▸ **What you need to do**: Turn the part of the listing that opens with the line containing "Given the layout" and runs through the end of the listing into a Markdown table with the columns Row and Line. Number each line of that part in the Row column, and skip the blank lines.
+++ Provided information
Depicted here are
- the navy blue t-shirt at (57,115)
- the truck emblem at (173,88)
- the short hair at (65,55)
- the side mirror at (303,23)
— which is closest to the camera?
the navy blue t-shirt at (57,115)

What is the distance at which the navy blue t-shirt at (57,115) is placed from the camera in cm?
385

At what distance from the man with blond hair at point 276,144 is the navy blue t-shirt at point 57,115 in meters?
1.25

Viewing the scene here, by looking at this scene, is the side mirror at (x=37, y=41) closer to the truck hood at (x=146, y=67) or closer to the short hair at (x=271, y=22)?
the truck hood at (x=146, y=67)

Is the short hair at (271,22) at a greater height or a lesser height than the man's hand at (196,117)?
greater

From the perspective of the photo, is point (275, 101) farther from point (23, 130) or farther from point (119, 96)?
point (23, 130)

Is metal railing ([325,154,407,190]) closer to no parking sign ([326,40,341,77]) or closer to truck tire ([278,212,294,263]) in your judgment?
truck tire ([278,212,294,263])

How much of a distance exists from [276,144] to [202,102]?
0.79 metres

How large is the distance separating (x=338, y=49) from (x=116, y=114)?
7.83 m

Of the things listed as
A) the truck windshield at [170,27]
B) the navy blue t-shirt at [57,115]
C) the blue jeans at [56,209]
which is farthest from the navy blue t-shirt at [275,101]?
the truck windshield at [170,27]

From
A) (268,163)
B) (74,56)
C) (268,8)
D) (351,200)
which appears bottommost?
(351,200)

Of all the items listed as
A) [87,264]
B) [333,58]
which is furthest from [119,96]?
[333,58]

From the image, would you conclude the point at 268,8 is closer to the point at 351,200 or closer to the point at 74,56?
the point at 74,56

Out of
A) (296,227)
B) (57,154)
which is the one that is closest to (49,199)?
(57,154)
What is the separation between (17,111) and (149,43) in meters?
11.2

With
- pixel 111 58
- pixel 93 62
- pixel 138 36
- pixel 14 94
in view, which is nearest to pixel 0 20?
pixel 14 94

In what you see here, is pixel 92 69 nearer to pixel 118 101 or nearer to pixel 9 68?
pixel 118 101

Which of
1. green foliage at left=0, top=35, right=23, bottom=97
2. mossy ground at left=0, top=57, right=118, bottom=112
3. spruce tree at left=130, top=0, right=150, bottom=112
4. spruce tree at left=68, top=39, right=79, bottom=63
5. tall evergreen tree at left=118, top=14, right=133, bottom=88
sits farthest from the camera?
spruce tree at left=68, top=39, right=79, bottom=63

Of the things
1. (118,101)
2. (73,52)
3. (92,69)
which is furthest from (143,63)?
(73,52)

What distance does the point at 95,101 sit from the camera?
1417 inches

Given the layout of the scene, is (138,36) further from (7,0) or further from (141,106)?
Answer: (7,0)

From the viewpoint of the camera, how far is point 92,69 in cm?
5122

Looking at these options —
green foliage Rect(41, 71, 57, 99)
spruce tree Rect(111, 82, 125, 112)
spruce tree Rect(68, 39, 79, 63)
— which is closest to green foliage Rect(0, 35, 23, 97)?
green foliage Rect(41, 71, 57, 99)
++++++
▸ **The reply**:
| Row | Line |
|---|---|
| 1 | Given the layout of the scene, is (138,36) further from (7,0) or further from (141,106)? |
| 2 | Answer: (7,0) |
| 3 | From the viewpoint of the camera, how far is point 92,69 in cm? |
| 4 | 5122 |
| 5 | Looking at these options — |
| 6 | green foliage Rect(41, 71, 57, 99) |
| 7 | spruce tree Rect(111, 82, 125, 112) |
| 8 | spruce tree Rect(68, 39, 79, 63) |
| 9 | — which is closest to green foliage Rect(0, 35, 23, 97)? |
| 10 | green foliage Rect(41, 71, 57, 99) |